Appearance—how someone shows up with both body language and spoken language—matters a great deal for how others perceive them.
Be tall (if you're a woman, wear heels that make you taller).
Be attractive (dress well, shave, be fit).
Never use written notes.
Never apologize. Deny any wrongdoing. Ex: Bill Clinton-Lewinsky scandal.
Have Alexander the Great or Kanye West self-confidence.
Use powerful speech. No ‘um’, repeat key points, and use frameworks of 3 or 4.
"Break the rules" applies heavily: people are fundamentally trusting and don't do due diligence. People become committed to their decisions.
Jeffrey Pfeffer & Robert Cialdini: “There is evidence that not making positive assertions about oneself or one’s work can be taken as a negative signal.”
Podcast, book, blog, newsletter, Tweet, videos, speak at conferences, or start a conference, do media appearances.
Be mildly controversial to attract attention.
Have great social media profiles.
Leverage the names of high-status businesses and people you are affiliated with.
Style is part of your brand. Style is more than just clothes. It’s also how you walk, act, and talk, the car you drive, and the alcoholic drink you choose.
Have a 2-3 sentence story or pitch prepared for each of your projects.
Be the first one to reach out. Ask for advice. Follow up.

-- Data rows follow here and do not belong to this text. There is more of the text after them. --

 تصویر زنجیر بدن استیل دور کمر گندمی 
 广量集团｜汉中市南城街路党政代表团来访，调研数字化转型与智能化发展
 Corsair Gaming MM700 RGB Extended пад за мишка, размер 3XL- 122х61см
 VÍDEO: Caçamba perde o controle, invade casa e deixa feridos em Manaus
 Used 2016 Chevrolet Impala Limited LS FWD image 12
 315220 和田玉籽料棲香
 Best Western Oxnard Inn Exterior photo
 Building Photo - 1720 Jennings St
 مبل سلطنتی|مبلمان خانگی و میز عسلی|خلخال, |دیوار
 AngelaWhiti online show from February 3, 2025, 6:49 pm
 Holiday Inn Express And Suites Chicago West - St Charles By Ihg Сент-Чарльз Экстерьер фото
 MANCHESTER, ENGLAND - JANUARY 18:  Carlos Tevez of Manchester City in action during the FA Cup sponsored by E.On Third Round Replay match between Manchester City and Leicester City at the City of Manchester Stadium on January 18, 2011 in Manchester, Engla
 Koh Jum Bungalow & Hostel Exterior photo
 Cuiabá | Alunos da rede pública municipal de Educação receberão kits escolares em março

Invite people to dinners and parties.
Meet up with new people in person.
Always send birthday messages or calls.
Network deliberately and relentlessly. Spend 10+ hours a week deliberately networking with useful (industry/founder/investor) connections.
4 Keys to Networking:
Casual acquaintances > strong relationships. Pfeffer cites a study that found that weak ties (casual acquaintances) are much more useful in career–job referrals, etc.–than strong relationships (close friends, family). This is why LinkedIn is so powerful. All of your connections are weak ties. A birthday message or call every year is all you need to maintain a weak tie. Also, if you have a mutual hobby or interest, send them an interesting article on the topic periodically.
Be a matchmaker. Bring together two parties that can help each other. Ex: match a photographer you just met with a model in your network.
Get close to successful people. Buy your way into expensive places. Get a job that reports to the CEO. Buy a Porsche to get into a Porsche club. Buy a Rolex to network with other Rolex owners. Pay for an Equinox membership. The successful live in gated communities (figuratively and literally)—they let their guard down inside the community.
Give value (for free, at first). Study your target online and discover what they like and need. Find out their biggest problem, then fix it. Try to fix it in person. Value can be as small as a compliment or as big as working for free for a year. Also, make it clear how they can help you–make your requests for help, a job, or advice very specific and ask explicitly.